Mental arithmetic.
“I used to love playing with my rods and pattern blocks, but” – Alex heaved a dramatic sigh – “not anymore.”
“Oh yeah? Why do you think that is?”
“Well, sometimes when children get older they just don’t like the same things they used to like,” my worldly-wise four-year-old explained.
She went on to clarify, a little later, that she still likes math but only when she can do it in her head. She told me that she lies in bed at night doing silent math. (There was an interesting side discussion here about the special mouth inside her head that can talk in a way that no one hears.) “Like, I do 2+2=4, 4+4=8, 8+8=16.”
I told her that it was cool that she could do math in her head, but that we might want to get the rods out sometime to learn new math that she doesn’t already know. It turns out that she was not really aware that there might be math she didn’t know. She demanded to know what it was. I mentioned fractions, multiplication, division, and “more stuff with negative numbers.” Hmm, she said.
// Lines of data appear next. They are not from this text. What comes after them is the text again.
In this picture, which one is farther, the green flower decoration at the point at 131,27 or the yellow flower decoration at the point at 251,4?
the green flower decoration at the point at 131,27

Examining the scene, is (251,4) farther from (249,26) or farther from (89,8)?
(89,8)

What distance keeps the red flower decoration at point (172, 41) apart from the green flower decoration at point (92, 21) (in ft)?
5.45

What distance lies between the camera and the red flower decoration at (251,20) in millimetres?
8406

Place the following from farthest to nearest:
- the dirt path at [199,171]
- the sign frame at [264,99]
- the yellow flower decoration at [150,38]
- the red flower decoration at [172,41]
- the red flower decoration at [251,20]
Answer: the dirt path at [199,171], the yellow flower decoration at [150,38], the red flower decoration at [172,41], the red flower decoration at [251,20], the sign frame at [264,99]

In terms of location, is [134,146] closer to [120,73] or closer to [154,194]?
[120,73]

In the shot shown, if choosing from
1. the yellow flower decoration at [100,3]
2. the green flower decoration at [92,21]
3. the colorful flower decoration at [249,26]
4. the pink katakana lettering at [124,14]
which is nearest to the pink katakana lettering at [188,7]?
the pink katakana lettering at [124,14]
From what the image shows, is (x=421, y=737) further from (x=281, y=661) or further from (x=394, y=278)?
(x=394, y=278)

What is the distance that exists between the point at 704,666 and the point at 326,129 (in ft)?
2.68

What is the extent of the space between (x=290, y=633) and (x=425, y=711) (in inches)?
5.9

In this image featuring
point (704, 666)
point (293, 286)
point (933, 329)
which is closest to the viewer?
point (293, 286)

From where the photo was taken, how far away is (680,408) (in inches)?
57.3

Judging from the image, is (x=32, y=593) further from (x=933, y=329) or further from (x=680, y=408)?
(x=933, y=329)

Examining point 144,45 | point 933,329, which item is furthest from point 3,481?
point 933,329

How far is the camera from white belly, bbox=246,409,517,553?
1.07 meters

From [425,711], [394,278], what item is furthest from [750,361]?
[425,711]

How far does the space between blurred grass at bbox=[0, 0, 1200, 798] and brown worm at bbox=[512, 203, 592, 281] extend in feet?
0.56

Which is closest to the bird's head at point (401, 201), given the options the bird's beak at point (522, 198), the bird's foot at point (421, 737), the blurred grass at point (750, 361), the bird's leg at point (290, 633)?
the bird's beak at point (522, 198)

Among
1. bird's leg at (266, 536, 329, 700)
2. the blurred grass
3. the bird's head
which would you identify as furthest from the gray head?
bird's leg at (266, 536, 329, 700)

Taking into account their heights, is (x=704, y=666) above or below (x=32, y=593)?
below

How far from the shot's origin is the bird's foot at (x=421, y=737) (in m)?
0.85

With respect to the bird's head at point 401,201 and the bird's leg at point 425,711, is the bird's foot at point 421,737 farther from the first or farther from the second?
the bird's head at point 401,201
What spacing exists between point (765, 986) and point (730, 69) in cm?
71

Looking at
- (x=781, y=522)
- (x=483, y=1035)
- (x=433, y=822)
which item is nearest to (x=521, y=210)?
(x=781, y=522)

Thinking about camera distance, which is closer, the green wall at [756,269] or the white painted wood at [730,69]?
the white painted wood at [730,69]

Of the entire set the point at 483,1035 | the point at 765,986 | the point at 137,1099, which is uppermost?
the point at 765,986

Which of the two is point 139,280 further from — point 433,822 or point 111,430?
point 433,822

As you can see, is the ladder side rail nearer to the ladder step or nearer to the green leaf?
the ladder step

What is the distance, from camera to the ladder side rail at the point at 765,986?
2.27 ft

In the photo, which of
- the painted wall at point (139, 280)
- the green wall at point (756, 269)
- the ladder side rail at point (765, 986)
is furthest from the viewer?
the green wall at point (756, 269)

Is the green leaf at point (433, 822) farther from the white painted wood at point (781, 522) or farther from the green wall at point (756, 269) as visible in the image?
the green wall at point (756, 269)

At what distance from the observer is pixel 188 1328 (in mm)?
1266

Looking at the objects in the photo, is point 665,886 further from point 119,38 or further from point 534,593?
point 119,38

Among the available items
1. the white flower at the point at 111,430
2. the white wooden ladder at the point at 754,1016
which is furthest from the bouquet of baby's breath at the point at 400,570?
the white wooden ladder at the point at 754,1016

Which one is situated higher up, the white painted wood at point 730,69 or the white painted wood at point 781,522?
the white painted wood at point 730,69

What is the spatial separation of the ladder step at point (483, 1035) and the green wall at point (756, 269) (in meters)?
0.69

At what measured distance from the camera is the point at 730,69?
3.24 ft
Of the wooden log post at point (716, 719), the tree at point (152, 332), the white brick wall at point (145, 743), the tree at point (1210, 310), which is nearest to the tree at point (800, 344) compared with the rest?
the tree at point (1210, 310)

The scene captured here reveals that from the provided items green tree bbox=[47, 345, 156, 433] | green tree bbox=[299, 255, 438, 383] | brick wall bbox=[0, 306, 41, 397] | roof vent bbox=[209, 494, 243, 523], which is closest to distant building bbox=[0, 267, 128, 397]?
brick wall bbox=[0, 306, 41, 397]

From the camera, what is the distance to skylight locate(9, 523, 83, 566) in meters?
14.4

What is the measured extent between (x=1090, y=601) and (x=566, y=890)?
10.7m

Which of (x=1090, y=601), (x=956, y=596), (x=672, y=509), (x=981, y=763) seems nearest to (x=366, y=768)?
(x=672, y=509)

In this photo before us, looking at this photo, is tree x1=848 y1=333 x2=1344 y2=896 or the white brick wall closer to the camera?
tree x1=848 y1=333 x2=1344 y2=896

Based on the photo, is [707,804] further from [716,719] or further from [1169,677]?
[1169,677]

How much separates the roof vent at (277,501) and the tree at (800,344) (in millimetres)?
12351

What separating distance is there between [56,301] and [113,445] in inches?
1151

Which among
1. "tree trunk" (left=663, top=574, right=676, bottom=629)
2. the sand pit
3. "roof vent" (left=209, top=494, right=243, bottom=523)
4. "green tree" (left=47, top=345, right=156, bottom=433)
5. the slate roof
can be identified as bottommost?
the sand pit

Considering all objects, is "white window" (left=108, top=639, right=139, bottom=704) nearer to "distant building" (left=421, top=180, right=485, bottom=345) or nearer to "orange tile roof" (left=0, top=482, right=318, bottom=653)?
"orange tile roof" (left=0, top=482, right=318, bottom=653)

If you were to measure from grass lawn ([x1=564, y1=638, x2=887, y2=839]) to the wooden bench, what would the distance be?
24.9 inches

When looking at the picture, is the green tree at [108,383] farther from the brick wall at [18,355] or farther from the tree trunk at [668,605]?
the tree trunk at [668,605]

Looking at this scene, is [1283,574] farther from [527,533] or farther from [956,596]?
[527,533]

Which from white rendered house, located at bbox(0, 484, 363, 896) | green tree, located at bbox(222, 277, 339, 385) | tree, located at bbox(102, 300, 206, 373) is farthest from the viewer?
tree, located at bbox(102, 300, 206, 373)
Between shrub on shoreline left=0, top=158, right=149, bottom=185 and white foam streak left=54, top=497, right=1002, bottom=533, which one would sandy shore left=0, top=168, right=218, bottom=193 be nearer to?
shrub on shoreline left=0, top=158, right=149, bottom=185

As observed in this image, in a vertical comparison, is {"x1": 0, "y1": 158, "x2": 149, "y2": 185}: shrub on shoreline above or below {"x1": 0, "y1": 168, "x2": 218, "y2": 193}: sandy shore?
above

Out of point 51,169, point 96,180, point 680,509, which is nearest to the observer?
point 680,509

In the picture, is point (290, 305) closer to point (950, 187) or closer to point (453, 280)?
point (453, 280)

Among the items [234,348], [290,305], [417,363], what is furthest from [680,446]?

I asked her a few simple addition problems that start with larger numbers, like 70+5 and 100+10. She was pretty gleeful about getting them right. Then I tried 33+1 and 22+2. I think of those as being trickier because you’re not just mashing two number names together the way you are with seventy plus five is seventy-five. She got them both right, though, so maybe she really is clear on the concept.
This was all happening in the car on the way to nursery school. We were pulling up in front of the school and I wanted to let her finish with a bang, so I asked her “How much is a hundred million plus one million?”
“A hundred and one million,” Alex said, grinning from ear to ear.
“Yeah,” I said. “How awesome is that?”
How wonderful that she’s delighting in mathematics. That can open a huge world for her. What fun for you both.
Maybe she’s ready to try multiplication?